You are best off thinking of LLMs as highly advanced auto correct. They don't know what words mean. When they output a response to your question the only process that occurred was "which words are most likely to come next".

[–] Thorry84@feddit.nl 3 points 9 months ago (1 children)

And we all know how often auto correct is wrong

[–] Traister101@lemmy.today 5 points 9 months ago

Yep. Been having trouble with mine recently, it's managed to learn my typos and it's getting quite frustrating

[–] Meowoem@sh.itjust.works -2 points 9 months ago (1 children)

That's only true on a very basic level, I understand that Turings maths is complex and unintuitive even more so than calculus but it's a very established fact that relatively simple mathematical operations can have emergent properties when they interact to have far more complexity than initially expected.

The same way the giraffe gets its spots the same way all the hardware of our brain is built, a strand of code is converted into physical structures that interact and result in more complex behaviours - the actual reality is just math, and that math is almost entirely just probability when you get down to it. We're all just next word guessing machines.

We don't guess words like a Markov chain instead use a rather complex token system in our brain which then gets converted to words, LLMs do this too - that's how they can learn about a subject in one language then explain it in another.

Calling an LLM predictive text is a fundamental misunderstanding of reality, it's somewhat true on a technical level but only when you understand that predicting the next word can be a hugely complex operation which is the fundamental math behind all human thought also.

Plus they're not really just predicting one word ahead anymore, they do structured generation much like how image generators do - first they get the higher level principles to a valid state then propagate down into structure and form before making word and grammar choices.
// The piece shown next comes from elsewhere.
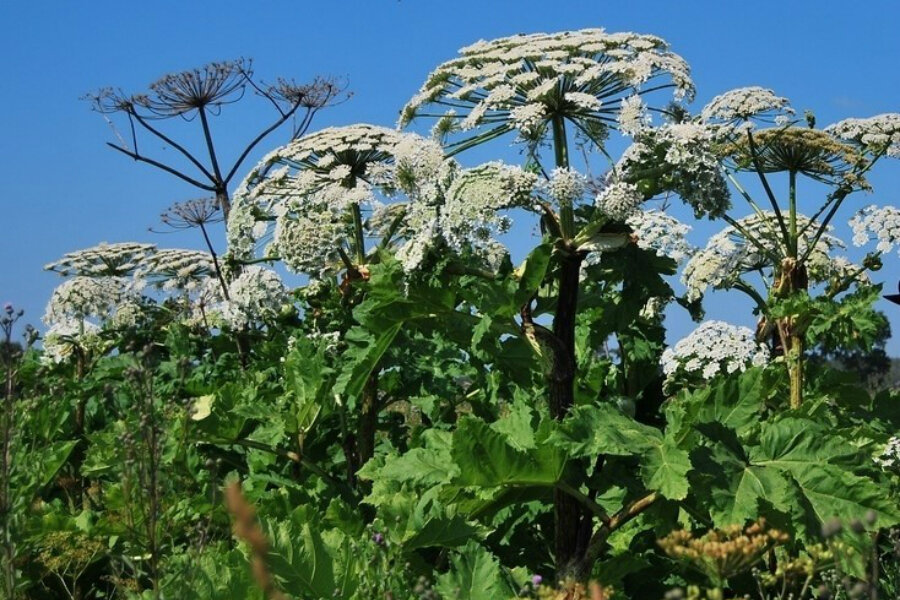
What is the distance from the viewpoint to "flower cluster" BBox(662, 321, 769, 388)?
629cm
You can manually change values in the different layers and see the output change, exploring the latent space like this makes it clear that it's not simply guessing the next word but guessing the next word which will best fit into a required structure to express a desired point - I don't know how other people are coming up with sentences but that feels a lot like what I do

[–] Traister101@lemmy.today 3 points 9 months ago (1 children)

LLMs don't "learn" they literally don't have the capacity to "learn". We train them on an insane amount of text and then the LLMs job is to produce output that looks like that text. That's why when you attempt to correct it nothing happens. It can't learn, it doesn't have the capacity to.

Humans aren't "word guessing machines". Humans produce language with intent and meaning. This is why you and I can communicate. We use language to represent things. When I say "Tree" you know what that is because it's the word we use to describe an object we all know about. LLMs don't know what a tree is. They can use "tree" in a sentence correctly but they don't know what it means. They can even translate it to another language but they still don't know what "tree" means. What they know is generating text that looks like what they were trained on.